Records from a collection:

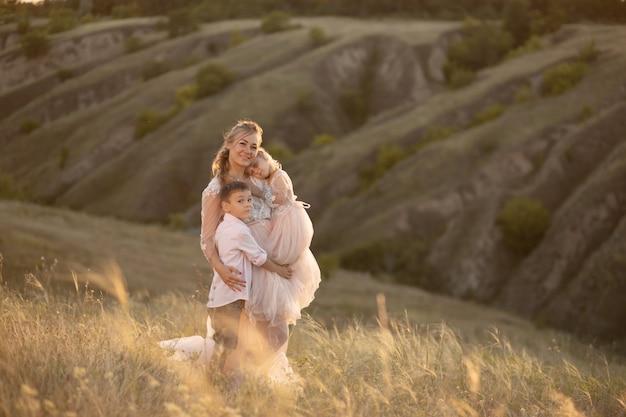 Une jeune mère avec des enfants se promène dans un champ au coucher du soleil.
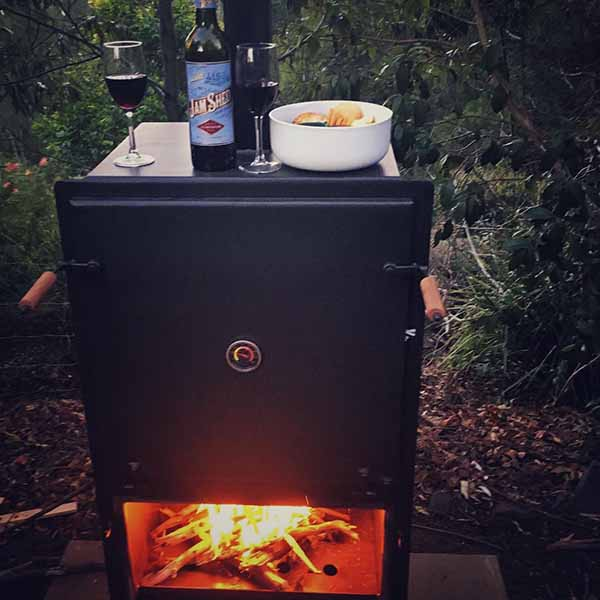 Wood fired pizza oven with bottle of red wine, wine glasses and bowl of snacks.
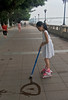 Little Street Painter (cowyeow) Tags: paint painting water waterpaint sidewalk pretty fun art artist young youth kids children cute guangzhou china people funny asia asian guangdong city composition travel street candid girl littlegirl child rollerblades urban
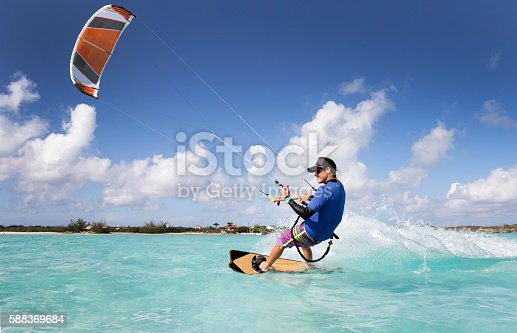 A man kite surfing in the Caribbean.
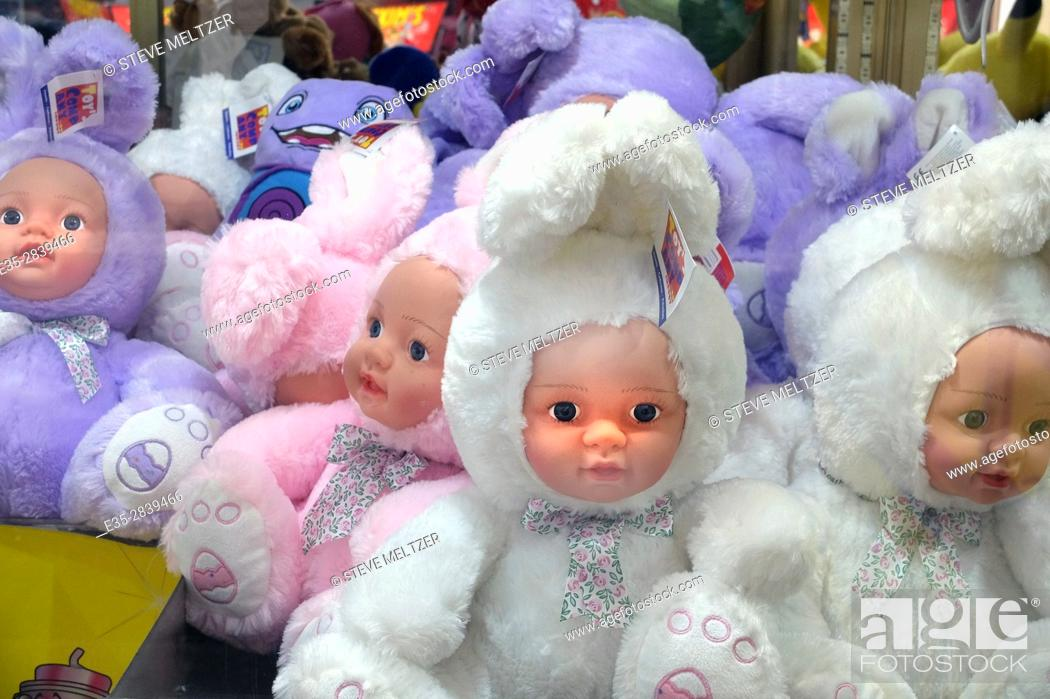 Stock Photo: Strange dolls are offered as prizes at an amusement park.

Task
Repeat verbatim the lines between the start of the data and the line containing "A man kite surfing in the Caribbean.", both ends included, omitting all pictures.

Answer to this problem
 Une jeune mère avec des enfants se promène dans un champ au coucher du soleil.
 Wood fired pizza oven with bottle of red wine, wine glasses and bowl of snacks.
 Little Street Painter (cowyeow) Tags: paint painting water waterpaint sidewalk pretty fun art artist young youth kids children cute guangzhou china people funny asia asian guangdong city composition travel street candid girl littlegirl child rollerblades urban
 A man kite surfing in the Caribbean.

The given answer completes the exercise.